Machete was born out of more than 10 years of R&D and in that time period, we have established some unwritten rules around how we chose to implement certain APIs and functionality that we will formalize here.
The challenge of translating healthcare specifications to parsing libraries written in specific programming languages can be challenging at times. Not only does one have to deal with the challenges associated with the specification, there are many challenges around choosing a particular language or using particular algorithms to solve problems. That said, most parsing libraries tend to favor using particular programming paradigms throughout, even when it doesn't make sense to do so. Our philosophy is simple, do whatever makes the most sense for the situation. Although we chose to implement Machete in an Object Oriented Programming (OOP) language, we recognize that sometimes it will make sense to use OOP and other times it will make sense to use other paradigms like Functional Programming (FP). That said, we chose to implement Machete using mainly FP concepts. The rationale behind this was that FP provides some really powerful concepts and metaphors around speed and reliability that we felt were paramount to building a high performance healthcare parsing library. From monads, applicative functors, and higher-order functions, to functional purity, function honesty, and lazy evaluation, Machete is based on 70 years of mathematical theory and computer science.
- Maintain data fidelity during parsing operations (i.e. you are not allowed to operate directly on source data)
- Enforce user-defined immutable in-memory data structures
- Model classes are generated at runtime by Machete
- APIs should be singularly focused on doing one thing well (e.g. you cannot manipulate data from the parsing API)
- Throw exceptions only in exceptional cases (e.g. when message headers are missing, etc.)
- Always return an object to the caller even in situations when the input is invalid
- Parsing must be fast but consistently evaluate to the same output given the same input
- Small memory footprint
Machete is written entirely in C# and was developed using JetBrains Rider.
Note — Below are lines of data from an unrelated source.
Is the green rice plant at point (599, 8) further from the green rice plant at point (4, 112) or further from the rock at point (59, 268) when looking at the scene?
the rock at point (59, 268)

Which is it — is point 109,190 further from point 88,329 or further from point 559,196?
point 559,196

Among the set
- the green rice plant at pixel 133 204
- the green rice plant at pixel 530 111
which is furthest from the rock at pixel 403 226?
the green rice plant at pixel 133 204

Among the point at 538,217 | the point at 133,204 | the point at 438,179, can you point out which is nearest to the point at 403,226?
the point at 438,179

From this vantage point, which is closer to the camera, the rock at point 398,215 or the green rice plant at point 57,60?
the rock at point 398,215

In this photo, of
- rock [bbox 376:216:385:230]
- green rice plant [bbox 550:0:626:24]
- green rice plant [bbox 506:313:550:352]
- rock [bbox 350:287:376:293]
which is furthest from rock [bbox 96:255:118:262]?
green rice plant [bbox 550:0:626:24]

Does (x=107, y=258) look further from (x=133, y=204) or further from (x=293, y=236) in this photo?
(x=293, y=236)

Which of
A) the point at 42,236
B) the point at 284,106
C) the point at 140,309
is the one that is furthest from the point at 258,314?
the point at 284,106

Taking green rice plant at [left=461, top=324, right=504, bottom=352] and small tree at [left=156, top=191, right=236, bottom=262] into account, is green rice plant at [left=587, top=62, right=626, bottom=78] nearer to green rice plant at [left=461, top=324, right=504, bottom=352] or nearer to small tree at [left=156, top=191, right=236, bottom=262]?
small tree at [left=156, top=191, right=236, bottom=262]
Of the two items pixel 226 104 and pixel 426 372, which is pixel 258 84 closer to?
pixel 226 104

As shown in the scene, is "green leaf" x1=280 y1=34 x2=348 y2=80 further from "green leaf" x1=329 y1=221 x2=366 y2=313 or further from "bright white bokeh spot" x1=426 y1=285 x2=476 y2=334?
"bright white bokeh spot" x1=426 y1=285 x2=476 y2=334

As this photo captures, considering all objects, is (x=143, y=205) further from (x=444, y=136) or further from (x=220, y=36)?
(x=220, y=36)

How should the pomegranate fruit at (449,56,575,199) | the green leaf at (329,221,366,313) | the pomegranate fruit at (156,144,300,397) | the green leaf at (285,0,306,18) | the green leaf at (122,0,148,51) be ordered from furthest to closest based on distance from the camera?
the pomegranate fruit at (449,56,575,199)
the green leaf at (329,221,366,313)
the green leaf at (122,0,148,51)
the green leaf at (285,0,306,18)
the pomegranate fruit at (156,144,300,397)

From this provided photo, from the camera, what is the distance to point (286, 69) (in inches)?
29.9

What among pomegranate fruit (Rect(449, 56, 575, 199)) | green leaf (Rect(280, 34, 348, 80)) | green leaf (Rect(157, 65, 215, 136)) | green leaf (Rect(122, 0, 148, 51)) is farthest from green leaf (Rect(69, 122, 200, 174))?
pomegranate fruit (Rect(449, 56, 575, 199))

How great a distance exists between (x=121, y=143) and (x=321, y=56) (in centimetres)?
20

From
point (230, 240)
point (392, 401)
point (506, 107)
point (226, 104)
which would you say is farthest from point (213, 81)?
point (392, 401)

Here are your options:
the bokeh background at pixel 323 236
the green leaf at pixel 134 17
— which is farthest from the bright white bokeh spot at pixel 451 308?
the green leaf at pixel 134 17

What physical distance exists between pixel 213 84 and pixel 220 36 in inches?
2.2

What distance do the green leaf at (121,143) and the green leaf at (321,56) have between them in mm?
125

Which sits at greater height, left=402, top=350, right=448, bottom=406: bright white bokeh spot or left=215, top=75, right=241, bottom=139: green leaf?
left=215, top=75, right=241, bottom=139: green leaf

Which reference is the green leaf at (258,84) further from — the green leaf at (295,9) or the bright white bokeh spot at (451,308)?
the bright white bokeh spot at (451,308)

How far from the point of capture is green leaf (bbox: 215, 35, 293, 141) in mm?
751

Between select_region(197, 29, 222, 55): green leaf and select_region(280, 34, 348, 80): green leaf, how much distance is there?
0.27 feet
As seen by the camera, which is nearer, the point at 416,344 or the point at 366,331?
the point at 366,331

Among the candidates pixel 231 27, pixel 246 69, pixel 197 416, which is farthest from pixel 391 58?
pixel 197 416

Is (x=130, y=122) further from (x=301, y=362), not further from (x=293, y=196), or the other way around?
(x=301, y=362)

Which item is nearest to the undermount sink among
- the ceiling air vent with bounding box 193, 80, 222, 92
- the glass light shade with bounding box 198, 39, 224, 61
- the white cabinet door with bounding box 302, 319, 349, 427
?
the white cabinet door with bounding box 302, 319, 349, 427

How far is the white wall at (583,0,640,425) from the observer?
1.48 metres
It supports the standard .NET framework (>= 4.5.2), as well as .NET Standard (>= 2.1.0), allowing it to be used on any .NET compatible platform (e.g. Windows, macOS, Linux, etc.). Machete has been tested on Windows 7, 8, and 10 (.NET Framework and .NET Core) macOS (Mono and .NET Core)
If you are working in HL7, you need the following NuGet packages:
Machete.NET
Machete.HL7
Machete.HL7Schema
If you are working in X12, you need the following NuGet packaged:
Machete.NET
Machete.X12
Machete.X12Schema
Before using any of Machete's APIs, components must be registered. Below represents which components that must be registered and in what scenarios should they be registered.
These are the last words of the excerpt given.